てっきり私を待ってる間に部長は夕食を済ませてるかと思ってた。
「帰ってから食う。」
呟くように部長が答える。
「なら、何か買い物をして帰りますか?」
「買い物なら終わってる。」
「部長が?」
私の質問に部長が笑う。
「まさか紫乃は大食いか?」
「違いますよ。」
「この時間になる時の俺は適当な妻味をビールで流し込む程度だ。」
「覚えておきます。」
部長の恋人になるつもりなら予想外の行動をする部長の習慣や好みを覚えたいと思う。
部長の家に帰る。
「紫乃は風呂を済ませて来い。」
部長の機嫌が治ってる事にホッとする。
言われるがままにお風呂に行く。
お風呂から上がると私の着替えに何故か部長のYシャツが置いてある。
わざわざお姉さんのお店でヒラヒラのベビードールを買ったのに、それはスルーされたまま。

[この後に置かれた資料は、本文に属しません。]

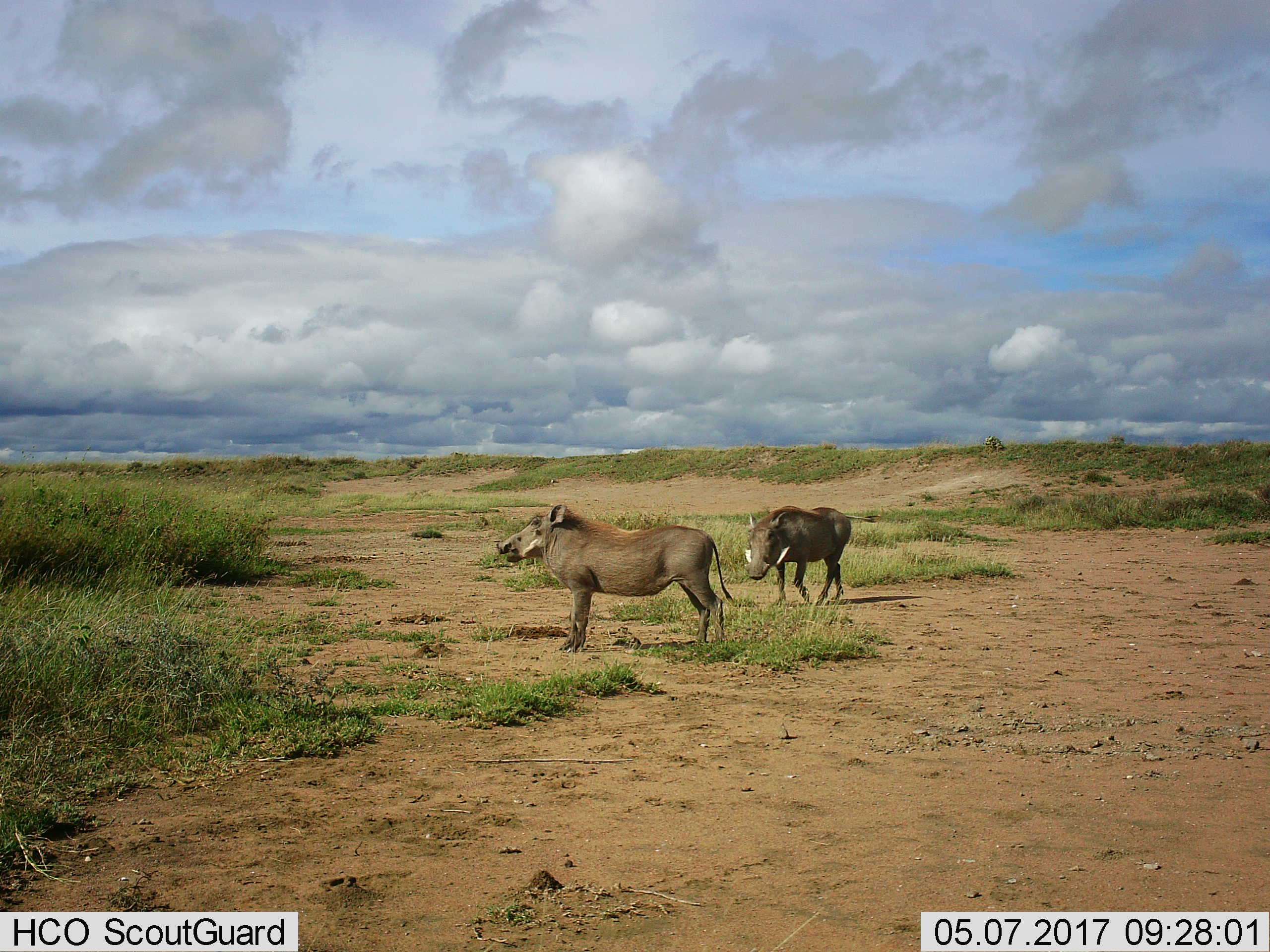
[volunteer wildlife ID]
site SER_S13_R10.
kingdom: Animalia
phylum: Chordata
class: Mammalia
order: Artiodactyla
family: Suidae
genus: Phacochoerus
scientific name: Phacochoerus africanus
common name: warthog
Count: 2.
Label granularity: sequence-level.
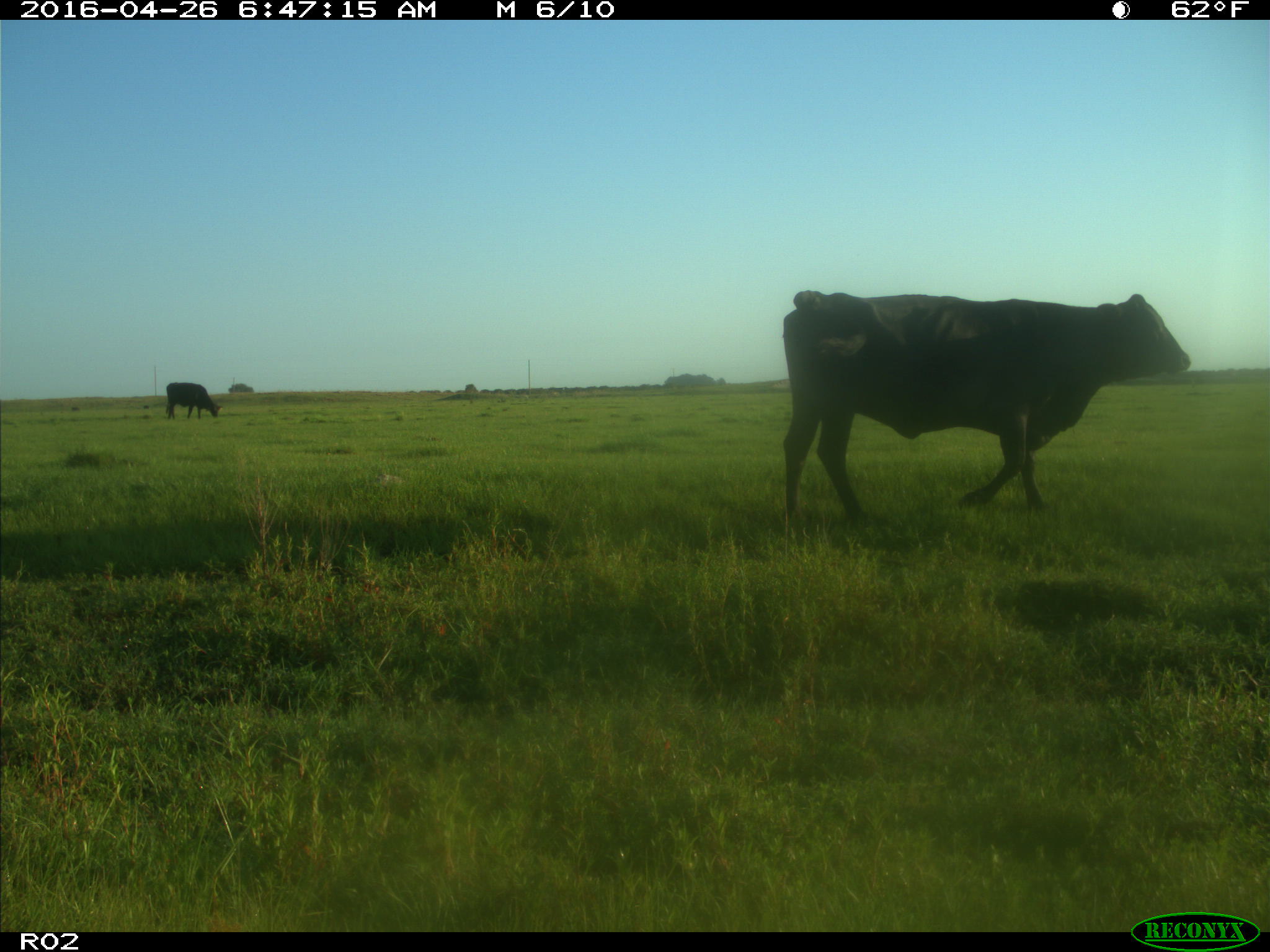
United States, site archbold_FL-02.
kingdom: Animalia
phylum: Chordata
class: Mammalia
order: Artiodactyla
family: Bovidae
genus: Bos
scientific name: Bos taurus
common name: domestic cow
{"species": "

ブカブカのYシャツを来てリビングに行けば部長が入れ替わるようにお風呂に行く。
テーブルにはチーズのアラカルトに鴨のロースト。
後はサラダやガーリックトースト…。
確かにビールのお妻味だと笑っちゃう。
あの人はずっと、こういう暮らしをして来たのだと感じる。
そこに私が入る事に違和感を感じさせない人だ。
克とは気の遣い合いばかりして来た気がする。
どっちが夕食を作る?
どっちが先にお風呂に入る?
克だって疲れてるのだからと私が無理をする日もたくさんあった。
今はそれが過去のように思える。
広い窓の外をぼんやりと眺めてた。
「食ってなかったのか?」
背中越しに聞こえる声。
気を遣ってるというよりも驚きが含まれてる。